Extracted records:
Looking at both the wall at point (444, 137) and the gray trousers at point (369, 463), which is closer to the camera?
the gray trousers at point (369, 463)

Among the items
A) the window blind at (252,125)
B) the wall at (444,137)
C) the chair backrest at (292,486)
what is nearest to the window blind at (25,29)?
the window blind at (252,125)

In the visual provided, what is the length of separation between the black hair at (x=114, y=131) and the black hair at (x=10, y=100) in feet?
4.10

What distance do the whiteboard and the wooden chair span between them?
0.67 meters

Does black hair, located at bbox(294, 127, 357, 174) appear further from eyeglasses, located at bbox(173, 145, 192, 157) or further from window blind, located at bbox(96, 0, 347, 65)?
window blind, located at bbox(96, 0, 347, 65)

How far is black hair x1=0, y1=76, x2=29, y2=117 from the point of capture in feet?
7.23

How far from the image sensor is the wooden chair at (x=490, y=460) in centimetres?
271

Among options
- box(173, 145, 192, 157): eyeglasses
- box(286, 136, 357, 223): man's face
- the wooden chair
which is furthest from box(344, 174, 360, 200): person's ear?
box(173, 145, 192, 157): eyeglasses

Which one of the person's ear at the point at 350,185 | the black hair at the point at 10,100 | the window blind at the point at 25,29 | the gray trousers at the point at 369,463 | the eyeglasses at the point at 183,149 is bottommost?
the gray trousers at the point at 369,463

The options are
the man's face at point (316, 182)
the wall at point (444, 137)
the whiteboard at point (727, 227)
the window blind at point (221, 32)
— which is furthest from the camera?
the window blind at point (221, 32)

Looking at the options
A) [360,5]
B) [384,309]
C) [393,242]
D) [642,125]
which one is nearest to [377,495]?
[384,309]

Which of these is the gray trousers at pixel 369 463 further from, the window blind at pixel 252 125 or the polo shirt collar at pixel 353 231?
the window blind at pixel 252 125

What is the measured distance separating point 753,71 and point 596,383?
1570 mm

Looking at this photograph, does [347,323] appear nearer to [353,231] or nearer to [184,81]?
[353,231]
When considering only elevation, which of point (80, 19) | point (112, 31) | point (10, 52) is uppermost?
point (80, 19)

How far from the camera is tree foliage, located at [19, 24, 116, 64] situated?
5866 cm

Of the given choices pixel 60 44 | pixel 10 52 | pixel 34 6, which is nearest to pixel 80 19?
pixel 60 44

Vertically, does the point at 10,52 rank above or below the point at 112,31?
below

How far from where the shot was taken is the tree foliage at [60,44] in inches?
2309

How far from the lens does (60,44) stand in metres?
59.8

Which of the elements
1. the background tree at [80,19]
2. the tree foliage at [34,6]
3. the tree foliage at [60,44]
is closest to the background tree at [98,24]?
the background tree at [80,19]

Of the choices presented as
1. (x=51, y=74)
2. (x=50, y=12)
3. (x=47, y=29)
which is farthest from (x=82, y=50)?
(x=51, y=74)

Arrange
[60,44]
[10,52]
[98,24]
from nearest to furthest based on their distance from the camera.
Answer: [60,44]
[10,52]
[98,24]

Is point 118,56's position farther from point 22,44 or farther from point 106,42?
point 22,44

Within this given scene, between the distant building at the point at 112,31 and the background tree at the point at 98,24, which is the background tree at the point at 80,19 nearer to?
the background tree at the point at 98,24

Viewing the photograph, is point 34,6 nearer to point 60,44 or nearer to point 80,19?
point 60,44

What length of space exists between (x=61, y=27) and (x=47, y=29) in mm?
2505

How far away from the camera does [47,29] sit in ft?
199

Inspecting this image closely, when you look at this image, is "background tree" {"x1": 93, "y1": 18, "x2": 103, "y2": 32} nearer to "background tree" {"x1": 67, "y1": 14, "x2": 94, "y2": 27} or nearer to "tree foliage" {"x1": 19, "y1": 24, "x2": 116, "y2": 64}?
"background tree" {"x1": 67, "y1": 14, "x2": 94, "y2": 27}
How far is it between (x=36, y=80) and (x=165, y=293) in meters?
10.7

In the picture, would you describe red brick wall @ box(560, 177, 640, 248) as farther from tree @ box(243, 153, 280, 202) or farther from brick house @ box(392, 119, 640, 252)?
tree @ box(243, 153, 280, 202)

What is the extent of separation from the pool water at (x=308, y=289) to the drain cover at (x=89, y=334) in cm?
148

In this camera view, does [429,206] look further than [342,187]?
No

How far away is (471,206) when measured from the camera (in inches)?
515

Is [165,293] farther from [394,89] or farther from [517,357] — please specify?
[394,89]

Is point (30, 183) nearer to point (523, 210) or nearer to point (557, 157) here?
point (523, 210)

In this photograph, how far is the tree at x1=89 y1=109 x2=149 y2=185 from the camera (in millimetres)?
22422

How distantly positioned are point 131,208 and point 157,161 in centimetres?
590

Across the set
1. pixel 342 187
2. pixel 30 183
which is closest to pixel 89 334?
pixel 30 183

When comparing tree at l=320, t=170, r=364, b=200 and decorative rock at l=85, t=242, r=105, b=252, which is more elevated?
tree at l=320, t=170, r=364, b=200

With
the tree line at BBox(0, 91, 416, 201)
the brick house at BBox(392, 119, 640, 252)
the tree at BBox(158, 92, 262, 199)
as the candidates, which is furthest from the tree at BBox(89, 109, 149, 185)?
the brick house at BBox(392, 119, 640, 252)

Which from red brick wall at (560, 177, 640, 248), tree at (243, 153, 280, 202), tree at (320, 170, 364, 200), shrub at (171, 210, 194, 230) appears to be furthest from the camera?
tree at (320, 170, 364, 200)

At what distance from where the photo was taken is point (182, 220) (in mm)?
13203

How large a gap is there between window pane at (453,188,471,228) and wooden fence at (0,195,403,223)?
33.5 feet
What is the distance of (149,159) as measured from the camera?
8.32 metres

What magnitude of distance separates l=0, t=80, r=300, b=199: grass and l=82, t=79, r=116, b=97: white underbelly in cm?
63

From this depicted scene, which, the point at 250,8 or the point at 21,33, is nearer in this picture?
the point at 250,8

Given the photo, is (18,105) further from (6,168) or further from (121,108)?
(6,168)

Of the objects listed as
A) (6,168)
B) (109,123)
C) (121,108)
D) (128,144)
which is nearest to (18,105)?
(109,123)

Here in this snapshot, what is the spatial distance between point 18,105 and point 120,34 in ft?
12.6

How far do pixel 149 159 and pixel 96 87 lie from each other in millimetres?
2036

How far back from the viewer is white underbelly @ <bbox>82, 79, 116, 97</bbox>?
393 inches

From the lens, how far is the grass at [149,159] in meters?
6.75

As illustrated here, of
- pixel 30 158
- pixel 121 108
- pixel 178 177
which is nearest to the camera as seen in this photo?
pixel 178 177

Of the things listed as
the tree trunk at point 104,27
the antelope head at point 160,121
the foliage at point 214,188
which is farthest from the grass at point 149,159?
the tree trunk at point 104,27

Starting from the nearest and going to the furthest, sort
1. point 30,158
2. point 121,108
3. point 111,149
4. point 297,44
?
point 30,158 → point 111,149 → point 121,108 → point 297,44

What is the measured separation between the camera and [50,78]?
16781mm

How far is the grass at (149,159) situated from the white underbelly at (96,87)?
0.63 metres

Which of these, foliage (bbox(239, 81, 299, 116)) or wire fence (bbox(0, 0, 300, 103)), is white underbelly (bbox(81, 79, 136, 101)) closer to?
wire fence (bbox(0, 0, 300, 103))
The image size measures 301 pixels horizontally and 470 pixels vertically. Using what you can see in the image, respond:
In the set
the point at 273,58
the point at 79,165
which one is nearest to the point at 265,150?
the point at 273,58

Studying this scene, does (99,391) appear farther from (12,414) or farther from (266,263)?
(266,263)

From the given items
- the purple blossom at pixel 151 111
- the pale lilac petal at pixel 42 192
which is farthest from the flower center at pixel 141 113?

Goal of the exercise: Return all of the records above word for word, with nothing added, dropped, or changed.

Solution to this exercise:
Looking at both the wall at point (444, 137) and the gray trousers at point (369, 463), which is closer to the camera?
the gray trousers at point (369, 463)

Among the items
A) the window blind at (252,125)
B) the wall at (444,137)
C) the chair backrest at (292,486)
what is nearest to the window blind at (25,29)?
the window blind at (252,125)

In the visual provided, what is the length of separation between the black hair at (x=114, y=131) and the black hair at (x=10, y=100) in feet?
4.10

What distance do the whiteboard and the wooden chair span between them?
0.67 meters

Does black hair, located at bbox(294, 127, 357, 174) appear further from eyeglasses, located at bbox(173, 145, 192, 157) or further from window blind, located at bbox(96, 0, 347, 65)?
window blind, located at bbox(96, 0, 347, 65)

How far is black hair x1=0, y1=76, x2=29, y2=117 from the point of capture in feet?
7.23

How far from the image sensor is the wooden chair at (x=490, y=460) in centimetres?
271

Among options
- box(173, 145, 192, 157): eyeglasses
- box(286, 136, 357, 223): man's face
- the wooden chair
which is furthest from box(344, 174, 360, 200): person's ear?
box(173, 145, 192, 157): eyeglasses

Which one of the person's ear at the point at 350,185 | the black hair at the point at 10,100 | the window blind at the point at 25,29 | the gray trousers at the point at 369,463 | the eyeglasses at the point at 183,149 is bottommost?
the gray trousers at the point at 369,463

The options are
the man's face at point (316, 182)
the wall at point (444, 137)
the whiteboard at point (727, 227)
the window blind at point (221, 32)
— which is furthest from the camera?
the window blind at point (221, 32)

Looking at the options
A) [360,5]
B) [384,309]
C) [393,242]
D) [642,125]
which one is nearest to [377,495]?
[384,309]

Which of these is the gray trousers at pixel 369 463 further from, the window blind at pixel 252 125 or the polo shirt collar at pixel 353 231?
the window blind at pixel 252 125

What is the measured distance separating point 753,71 and point 596,383?
1570 mm

Looking at this photograph, does [347,323] appear nearer to [353,231] or nearer to [184,81]?
[353,231]
When considering only elevation, which of point (80, 19) | point (112, 31) | point (10, 52) is uppermost?
point (80, 19)

How far from the camera is tree foliage, located at [19, 24, 116, 64] situated?
5866 cm

Of the given choices pixel 60 44 | pixel 10 52 | pixel 34 6, which is nearest to pixel 80 19?
pixel 60 44

Vertically, does the point at 10,52 rank above or below the point at 112,31?
below

How far from where the shot was taken is the tree foliage at [60,44] in inches?
2309

How far from the lens does (60,44) stand in metres?
59.8

Which of the elements
1. the background tree at [80,19]
2. the tree foliage at [34,6]
3. the tree foliage at [60,44]
is closest to the background tree at [98,24]?
the background tree at [80,19]

Of the choices presented as
1. (x=51, y=74)
2. (x=50, y=12)
3. (x=47, y=29)
which is farthest from (x=82, y=50)?
(x=51, y=74)

Arrange
[60,44]
[10,52]
[98,24]
from nearest to furthest based on their distance from the camera.
Answer: [60,44]
[10,52]
[98,24]

Is point 118,56's position farther from point 22,44 or farther from point 106,42?
point 22,44

Within this given scene, between the distant building at the point at 112,31 and the background tree at the point at 98,24, which is the background tree at the point at 80,19 nearer to?
the background tree at the point at 98,24

Viewing the photograph, is point 34,6 nearer to point 60,44 or nearer to point 80,19?
point 60,44

What length of space exists between (x=61, y=27) and (x=47, y=29) in mm?
2505

How far away from the camera does [47,29] sit in ft?
199

Inspecting this image closely, when you look at this image, is "background tree" {"x1": 93, "y1": 18, "x2": 103, "y2": 32} nearer to "background tree" {"x1": 67, "y1": 14, "x2": 94, "y2": 27} or nearer to "tree foliage" {"x1": 19, "y1": 24, "x2": 116, "y2": 64}?
"background tree" {"x1": 67, "y1": 14, "x2": 94, "y2": 27}
How far is it between (x=36, y=80) and (x=165, y=293) in meters?
10.7

In the picture, would you describe red brick wall @ box(560, 177, 640, 248) as farther from tree @ box(243, 153, 280, 202) or farther from brick house @ box(392, 119, 640, 252)?
tree @ box(243, 153, 280, 202)

What is the extent of separation from the pool water at (x=308, y=289) to the drain cover at (x=89, y=334) in cm?
148

In this camera view, does [429,206] look further than [342,187]?
No

How far away is (471,206) when measured from the camera (in inches)?
515

Is [165,293] farther from [394,89] or farther from [517,357] — please specify?
[394,89]

Is point (30, 183) nearer to point (523, 210) or nearer to point (557, 157) here?
point (523, 210)

In this photograph, how far is the tree at x1=89 y1=109 x2=149 y2=185 from the camera (in millimetres)?
22422

How distantly positioned are point 131,208 and point 157,161 in centimetres?
590

Across the set
1. pixel 342 187
2. pixel 30 183
which is closest to pixel 89 334?
pixel 30 183

When comparing tree at l=320, t=170, r=364, b=200 and decorative rock at l=85, t=242, r=105, b=252, which is more elevated?
tree at l=320, t=170, r=364, b=200

With
the tree line at BBox(0, 91, 416, 201)
the brick house at BBox(392, 119, 640, 252)
the tree at BBox(158, 92, 262, 199)
as the candidates, which is furthest from the tree at BBox(89, 109, 149, 185)?
the brick house at BBox(392, 119, 640, 252)

Which from red brick wall at (560, 177, 640, 248), tree at (243, 153, 280, 202), tree at (320, 170, 364, 200), shrub at (171, 210, 194, 230) appears to be furthest from the camera?
tree at (320, 170, 364, 200)

At what distance from where the photo was taken is point (182, 220) (in mm)?
13203

How large a gap is there between window pane at (453,188,471,228) and wooden fence at (0,195,403,223)?
33.5 feet
What is the distance of (149,159) as measured from the camera?
8.32 metres

What magnitude of distance separates l=0, t=80, r=300, b=199: grass and l=82, t=79, r=116, b=97: white underbelly in cm?
63

From this depicted scene, which, the point at 250,8 or the point at 21,33, is nearer in this picture?
the point at 250,8

Given the photo, is (18,105) further from (6,168) or further from (121,108)?
(6,168)

Of the objects listed as
A) (6,168)
B) (109,123)
C) (121,108)
D) (128,144)
which is nearest to (18,105)?
(109,123)

Here in this snapshot, what is the spatial distance between point 18,105 and point 120,34 in ft?
12.6

How far do pixel 149 159 and pixel 96 87 lie from each other in millimetres?
2036

How far back from the viewer is white underbelly @ <bbox>82, 79, 116, 97</bbox>?
393 inches

From the lens, how far is the grass at [149,159] in meters?
6.75

As illustrated here, of
- pixel 30 158
- pixel 121 108
- pixel 178 177
which is nearest to the camera as seen in this photo?
pixel 178 177

Of the things listed as
the tree trunk at point 104,27
the antelope head at point 160,121
the foliage at point 214,188
which is farthest from the grass at point 149,159?
the tree trunk at point 104,27

Starting from the nearest and going to the furthest, sort
1. point 30,158
2. point 121,108
3. point 111,149
4. point 297,44
?
point 30,158 → point 111,149 → point 121,108 → point 297,44

What is the measured separation between the camera and [50,78]?
16781mm

How far is the grass at (149,159) situated from the white underbelly at (96,87)?
0.63 metres

Which of these, foliage (bbox(239, 81, 299, 116)) or wire fence (bbox(0, 0, 300, 103)), is white underbelly (bbox(81, 79, 136, 101)) closer to?
wire fence (bbox(0, 0, 300, 103))
The image size measures 301 pixels horizontally and 470 pixels vertically. Using what you can see in the image, respond:
In the set
the point at 273,58
the point at 79,165
which one is nearest to the point at 265,150?
the point at 273,58

Studying this scene, does (99,391) appear farther from (12,414) or farther from (266,263)?
(266,263)

From the given items
- the purple blossom at pixel 151 111
- the pale lilac petal at pixel 42 192
which is farthest from the flower center at pixel 141 113?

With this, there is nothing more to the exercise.